Current Generation Hardware Speculation with a Technical Spin [post GDC 2020] [XBSX, PS5]

Status
Not open for further replies.
For example when GPU's in high load, CPU is not, and vice versa.
Assume that the power shift happens with a frequency of ~1000Hz, for example.
That only means that the system is working at it max (in this case, fixed) power (as in volts/amps) and not that the CPU and GPU are both under max load at max frequency.

I think you may be missing part of the formula there. CPU and GPU clocks could both be maxed at times when both aren't also at high load.
That could be true, but everything Cerny has said points to frequency being determined by load. I suppose clocks could be maxed when there is no load, but what difference would that make if, when you start using the system they drop in frequency. On a related note, I can turn invisible when no one is looking. Unfortunately every time someone looks in my direction, I turn visible again and they see me.
 
I don't think it's going to be as simple as shifting CPU and GPU load. The impression I got from Cerny if you listen carefully was that it just another tool to afford the GPU more power. But in general, the CPU is relatively low powered vs the GPU and it has to function in some capacity, so SmartShift in and of itself probably not enough. I'd expect additional GPU downclocking necessary, even if shifting some CPU power in high-load scenarios.

Not sure where techpowerup gets their info but everything looks pretty accurate and they list the PS5 GPU base clock at 1750MHz and game clock at 1900MHz. https://www.techpowerup.com/gpu-specs/playstation-5-gpu.c3480
My guess, and we'll see when the dev docs are available, is that the scheduler is constrained in some way at higher clocks if Dictator is right with his reporting that there are power profiles the developer chooses from.
Techpowerup is very unreliable. I wouldnt look into this until we get some devs closer to release who will give more info regarding this
 
80 ROPs for XBSX? They are smoking a pretty good shit.

I guess we'll see, there is good evidence based on the latest die shot from MS that there are 5 asymmetrical shader arrays to match up with the 320-bit memory bus. 3 arrays, each with 10 CU's and 2 arrays, each with 8 CU's. 4 total disabled for yields.
 
I guess we'll see, there is good evidence based on the latest die shot from MS that there are 5 asymmetrical shader arrays to match up with the 320-bit memory bus. 3 arrays, each with 10 CU's and 2 arrays, each with 8 CU's. 4 total disabled for yields.

Asymmetrical chip design?
We know that L2 and MCs are independent, and shared. But 56 CUs leaves no chance for anything other than 4 SEs.
But it's off-topic, though.
 
Asymmetrical chip design?
We know that L2 and MCs are independent, and shared. But 56 CUs leaves no chance for anything other than 4 SEs.
But it's off-topic, though.

L2 is tied to each 64-bit channel. 320-bit interface requires 5 x 64-bit channels. There is no requirement for having a power of 2 number of shader arrays. Each array would contain 16 ROPs and there are 5 arrays. Just an unequal number of CU's in them, 3 have 10, 2 have 8. Look at the die shot. I don't know how that leaves no chance.
 
L2 is tied to each 64-bit channel. 320-bit interface requires 5 x 64-bit channels. There is no requirement for having a power of 2 number of shader arrays. Each array would contain 16 ROPs and there are 5 arrays. Just an unequal number of CU's in them, 3 have 10, 2 have 8. Look at the die shot. I don't know how that leaves no chance.
No they're not tied. AMD's GPU L2 connects to Infinity Fabric, not memory controllers.

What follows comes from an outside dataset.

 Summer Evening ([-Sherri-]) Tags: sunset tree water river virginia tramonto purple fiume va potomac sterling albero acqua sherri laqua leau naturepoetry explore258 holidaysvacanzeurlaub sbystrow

(as side note, I know everyone keeps referring to them as 64-bit memory controllers, but are they really that? At least certain AMD slides suggest they're actually 16-bit controllers, which also fits the fact that GDDR6 uses 16-bit channels (other option would be 64-bit split into 4x16 "virtual" memory controllers but why list them as 16 separate MCs (for 256bit controller) then?)
 
Regarding BC for PS3, call me crazy but couldn't Sony port the IP of the CELL BE to modern nodes? I understand the porting process in itself may be pricey and their may also be some licensing concerns with IBM/Toshiba, but I'd think the eventual unit cost would be incredibly cheap, it'll draw tiny amounts of power and the die would be absolutely minuscule. It could simply be placed on the motherboard and like any chip, over time; it could continue to be shrunk with future nodes.

It'd be a fairly major undertaking, not the least of which is porting from the original IBM SOI design rules while shifting to a much smaller node; consider for example the pipelining & stages needed to achieve a certain frequency with particular transistor design and everything changes on there from top to bottom.

:oops: :oops:

They may have to do some special designing too to make it slower just like IBM had to do for Xenon when they did the 45nm revision.
 
Last edited:
Cerny stated it during his reveal. Here's a Eurogamer article with a quote:

"Rather than look at the actual temperature of the silicon die, we look at the activities that the GPU and CPU are performing and set the frequencies on that basis - which makes everything deterministic and repeatable," Cerny explains in his presentation. "While we're at it, we also use AMD's SmartShift technology and send any unused power from the CPU to the GPU so it can squeeze out a few more pixels."​

If power delivery is constant and clocks are known variable and not tied to thermals, and unused power from the CPU has to be shifted to the GPU to achieve the highest clocks, then the highest clocks for the GPU and CPU can't be achieved at the same time. Otherwise clocks would be at the maximum and power wouldn't have to be shifted to the GPU to achieve those speeds.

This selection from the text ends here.